Work request:
In the records that follow, find the line with "[camera trap, expert-labeled]"; from there, retype every line exactly through the line with "common name: red deer", which also belongs to the answer.

Exercise data:

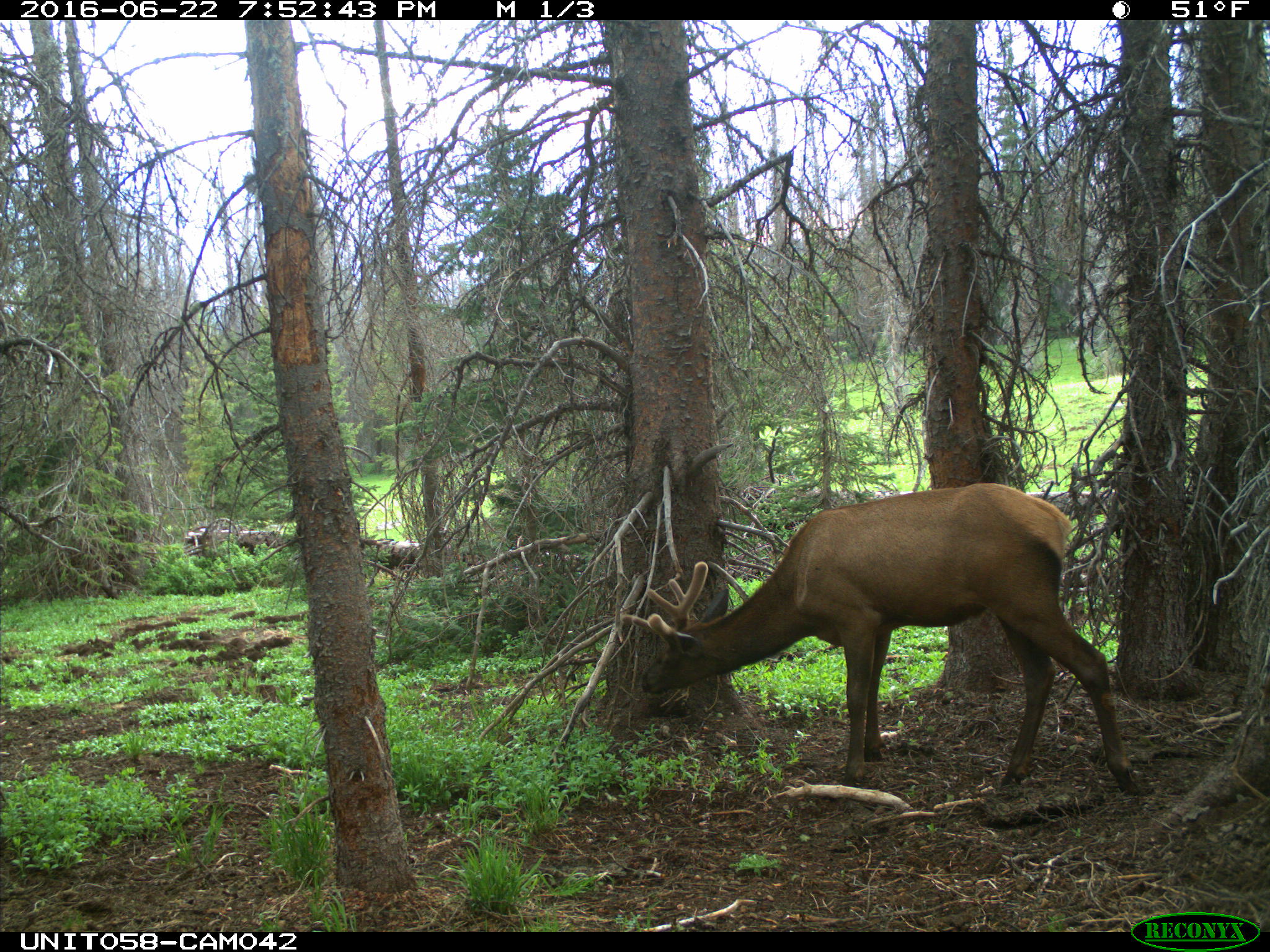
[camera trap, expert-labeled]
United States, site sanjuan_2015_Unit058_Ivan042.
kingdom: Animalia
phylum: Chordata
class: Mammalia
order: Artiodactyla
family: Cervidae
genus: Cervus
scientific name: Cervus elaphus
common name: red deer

==

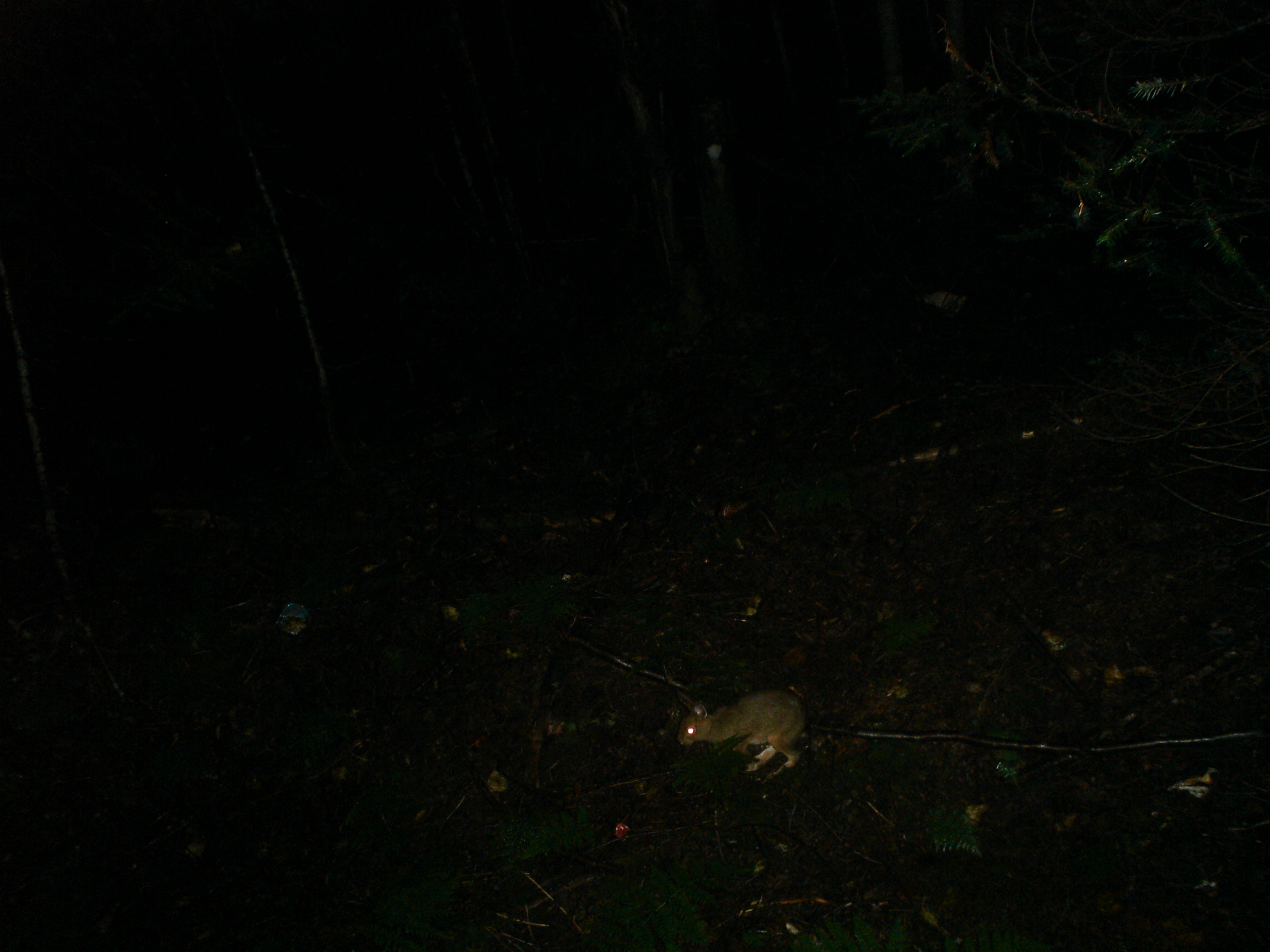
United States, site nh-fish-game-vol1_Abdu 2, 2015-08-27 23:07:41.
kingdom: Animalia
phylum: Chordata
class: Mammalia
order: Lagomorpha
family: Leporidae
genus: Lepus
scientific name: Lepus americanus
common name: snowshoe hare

Exercise response:
[camera trap, expert-labeled]
United States, site sanjuan_2015_Unit058_Ivan042.
kingdom: Animalia
phylum: Chordata
class: Mammalia
order: Artiodactyla
family: Cervidae
genus: Cervus
scientific name: Cervus elaphus
common name: red deer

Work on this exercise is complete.